L’intrattenimento filmico in streaming è – possiamo dirlo – uno dei figli nobili della cultura on demand a cui ci ha abituato internet. Ed è nobile nel senso che questa via sta aprendo prospettive estremamente interessanti per l’espressività e la creatività dei contenuti audiovisivi, che avevano ed hanno la loro massima espressione nell’arte cinematografica. Le nuove modalità del consumo in rete hanno infatti innescato cambiamenti anche sul lato della produzione dando spazio a plot narrativi che travalicano i confini dei cortometraggi per arrivare a storie che si dipanano nell’arco delle 8, 10 o anche 13 ore, contenuti fruibili – tramite i nostri vari dispositivi computerizzati e collegati in rete – ovunque, a secondo la voglia e i propri spazi di tempo libero, in continuità visiva o frammentate sapientemente in diverse puntate.
Il circolo virtuoso della produzione e del consumo ha infatti spinto alcuni operatori – in testa Netflix – a spezzare definitivamente qualunque approccio lineare nella distribuzione per rilasciare le intere serie, composte dai più episodi, in un’unica data inaugurando il cosiddetto binge watching, ovvero la possibilità di consumare, da parte degli appassionati, in un unico lungo appuntamento la visione di tutti, o quasi tutti, gli episodi della storia. Le cosiddette serie TV nate in questa ottica sono ormai centinaia e la ricerca di originalità ha dato finalmente spazio a temi tradizionalmente trascurati o di nicchia – la spendibilità globale in internet, accompagnato da operazioni di doppiaggio audio o con specifica sottotitolazione, agevola in effetti un’aggregazione di pubblico sufficiente a giustificarne gli investimenti, in linea con i principi della coda lunga.

◇ ◇ ◇

--- Obiettivo A ---
In base al testo sullo streaming, risponda alle domande seguenti:
(i) Quale operatore viene indicato in testa a quelli che rilasciano le intere serie in un'unica data?
(ii) Quante ore possono durare le storie di cui si parla?
(iii) Con quale nome viene chiamata la visione di tutti, o quasi tutti, gli episodi in un unico lungo appuntamento?
Il testo e le righe non hanno alcun legame reciproco.

◇ ◇ ◇

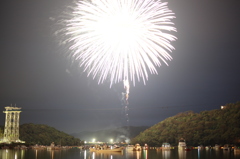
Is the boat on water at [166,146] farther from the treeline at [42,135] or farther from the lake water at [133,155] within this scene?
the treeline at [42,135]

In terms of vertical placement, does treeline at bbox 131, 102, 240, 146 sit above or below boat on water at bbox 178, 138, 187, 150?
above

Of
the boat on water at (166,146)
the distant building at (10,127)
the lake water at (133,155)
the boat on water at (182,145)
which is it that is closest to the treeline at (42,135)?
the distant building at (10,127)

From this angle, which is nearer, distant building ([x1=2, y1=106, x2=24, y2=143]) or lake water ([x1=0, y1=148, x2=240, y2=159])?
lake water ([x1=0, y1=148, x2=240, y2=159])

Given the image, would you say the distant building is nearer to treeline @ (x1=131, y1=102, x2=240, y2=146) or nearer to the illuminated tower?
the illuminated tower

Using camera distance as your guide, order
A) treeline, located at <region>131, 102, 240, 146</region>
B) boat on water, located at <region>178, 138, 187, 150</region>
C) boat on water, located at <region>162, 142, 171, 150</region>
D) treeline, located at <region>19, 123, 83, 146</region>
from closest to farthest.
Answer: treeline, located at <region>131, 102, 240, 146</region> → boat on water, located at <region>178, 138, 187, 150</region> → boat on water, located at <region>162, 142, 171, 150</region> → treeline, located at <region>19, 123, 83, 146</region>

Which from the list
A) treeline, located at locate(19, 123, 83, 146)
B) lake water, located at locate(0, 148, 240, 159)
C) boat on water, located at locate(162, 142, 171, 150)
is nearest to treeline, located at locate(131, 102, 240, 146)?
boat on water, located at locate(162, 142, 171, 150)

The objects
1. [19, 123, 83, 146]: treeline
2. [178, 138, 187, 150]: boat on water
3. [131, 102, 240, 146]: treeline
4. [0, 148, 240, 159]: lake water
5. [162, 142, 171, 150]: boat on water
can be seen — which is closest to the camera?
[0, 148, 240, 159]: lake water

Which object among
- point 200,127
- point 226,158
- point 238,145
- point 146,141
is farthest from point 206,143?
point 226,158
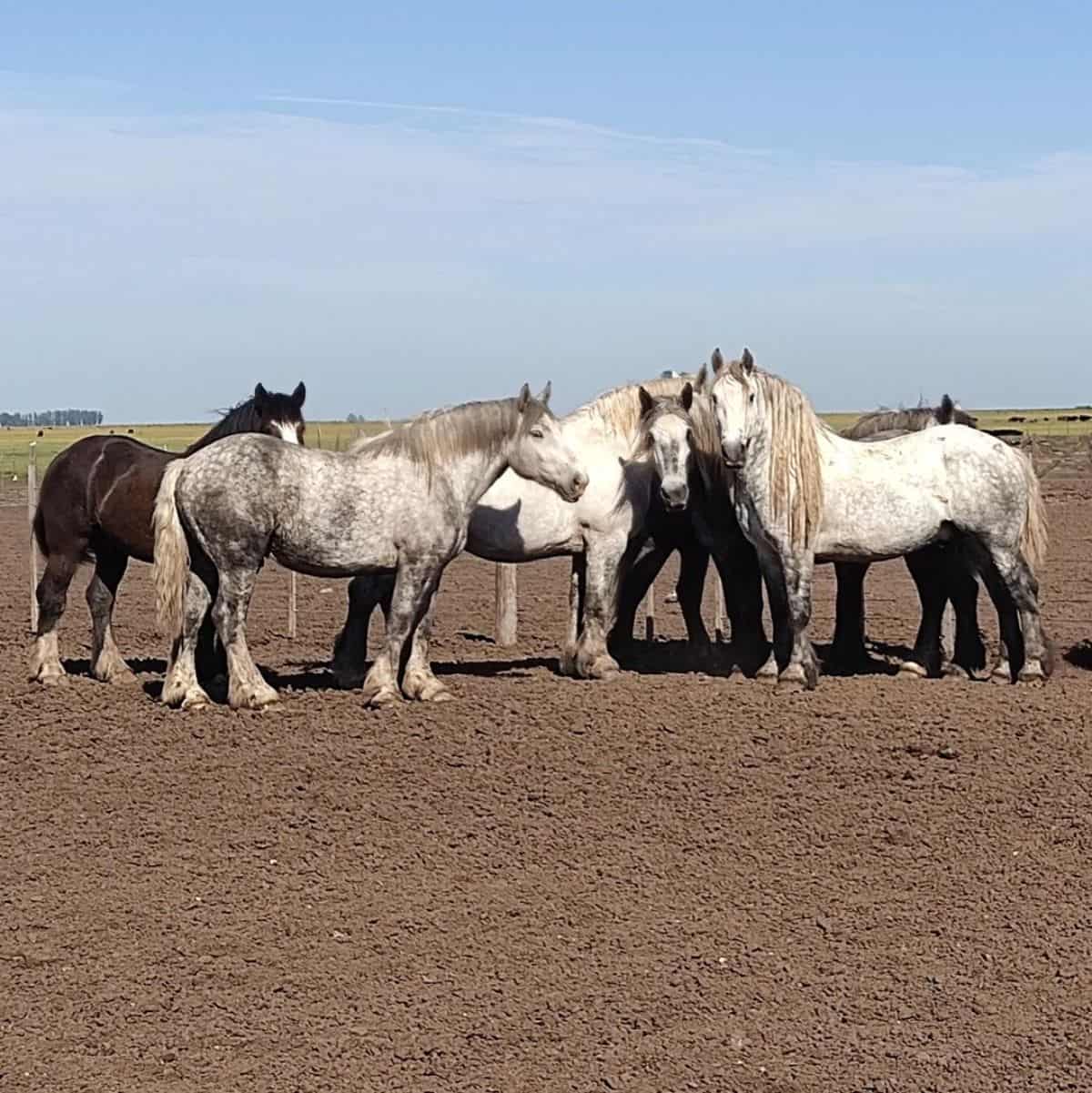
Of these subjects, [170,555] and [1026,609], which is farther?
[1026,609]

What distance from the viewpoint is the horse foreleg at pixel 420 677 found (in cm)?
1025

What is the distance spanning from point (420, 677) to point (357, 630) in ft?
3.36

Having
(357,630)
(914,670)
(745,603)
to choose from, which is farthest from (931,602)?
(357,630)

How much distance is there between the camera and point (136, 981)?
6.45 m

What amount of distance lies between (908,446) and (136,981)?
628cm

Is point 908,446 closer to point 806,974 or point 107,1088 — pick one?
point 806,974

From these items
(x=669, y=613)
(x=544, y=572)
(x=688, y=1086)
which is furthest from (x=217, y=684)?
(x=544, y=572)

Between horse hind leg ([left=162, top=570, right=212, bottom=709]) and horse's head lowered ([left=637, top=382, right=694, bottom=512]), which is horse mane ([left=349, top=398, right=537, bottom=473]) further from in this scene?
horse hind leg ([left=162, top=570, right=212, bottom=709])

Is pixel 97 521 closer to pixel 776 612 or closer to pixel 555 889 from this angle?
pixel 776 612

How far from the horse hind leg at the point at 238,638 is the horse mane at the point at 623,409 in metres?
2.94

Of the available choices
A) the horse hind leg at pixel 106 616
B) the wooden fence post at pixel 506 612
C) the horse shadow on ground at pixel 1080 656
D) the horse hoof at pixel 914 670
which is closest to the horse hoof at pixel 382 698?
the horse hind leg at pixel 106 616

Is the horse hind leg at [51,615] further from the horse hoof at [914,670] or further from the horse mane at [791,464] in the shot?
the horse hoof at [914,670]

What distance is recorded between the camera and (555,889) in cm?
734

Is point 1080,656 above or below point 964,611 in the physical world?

◇ ◇ ◇

--- Obiettivo B ---
Ricopi parola per parola le righe dei dati forniti, dalla riga che contiene "The objects" fino all'ultima riga compresa, omettendo le immagini.

--- Risposta al compito A ---
(i) Netflix.
(ii) 8, 10 o anche 13 ore.
(iii) Binge watching.

--- Risposta al compito B ---
The objects
1. [19, 123, 83, 146]: treeline
2. [178, 138, 187, 150]: boat on water
3. [131, 102, 240, 146]: treeline
4. [0, 148, 240, 159]: lake water
5. [162, 142, 171, 150]: boat on water
can be seen — which is closest to the camera?
[0, 148, 240, 159]: lake water

Which object among
- point 200,127
- point 226,158
- point 238,145
- point 146,141
is farthest from point 206,143?
point 226,158
Of these subjects, [170,555] and [1026,609], which is farther?
[1026,609]

What distance from the viewpoint is the horse foreleg at pixel 420 677 found (in cm)?
1025

What is the distance spanning from point (420, 677) to point (357, 630) in ft?
3.36

Having
(357,630)
(914,670)
(745,603)
to choose from, which is farthest from (931,602)?
(357,630)

How much distance is there between the camera and point (136, 981)?
6.45 m

What amount of distance lies between (908,446) and (136,981)?
628cm

Is point 908,446 closer to point 806,974 or point 107,1088 — pick one?
point 806,974

From these items
(x=669, y=613)
(x=544, y=572)
(x=688, y=1086)
which is furthest from (x=217, y=684)?
(x=544, y=572)

Between horse hind leg ([left=162, top=570, right=212, bottom=709]) and horse's head lowered ([left=637, top=382, right=694, bottom=512]), which is horse mane ([left=349, top=398, right=537, bottom=473]) further from in this scene?
horse hind leg ([left=162, top=570, right=212, bottom=709])

Is pixel 97 521 closer to pixel 776 612 or closer to pixel 555 889 from this angle?
pixel 776 612

How far from the horse hind leg at the point at 238,638 is the horse mane at the point at 623,409 in metres?
2.94

Of the available choices
A) the horse hind leg at pixel 106 616
B) the wooden fence post at pixel 506 612
C) the horse shadow on ground at pixel 1080 656
D) the horse hoof at pixel 914 670
which is closest to the horse hoof at pixel 382 698?
the horse hind leg at pixel 106 616

Is the horse hind leg at [51,615] further from the horse hoof at [914,670] or further from the horse mane at [791,464] in the shot?
the horse hoof at [914,670]

What distance is recorded between the camera and (555,889) in cm?
734

Is point 1080,656 above or below point 964,611 in the physical world?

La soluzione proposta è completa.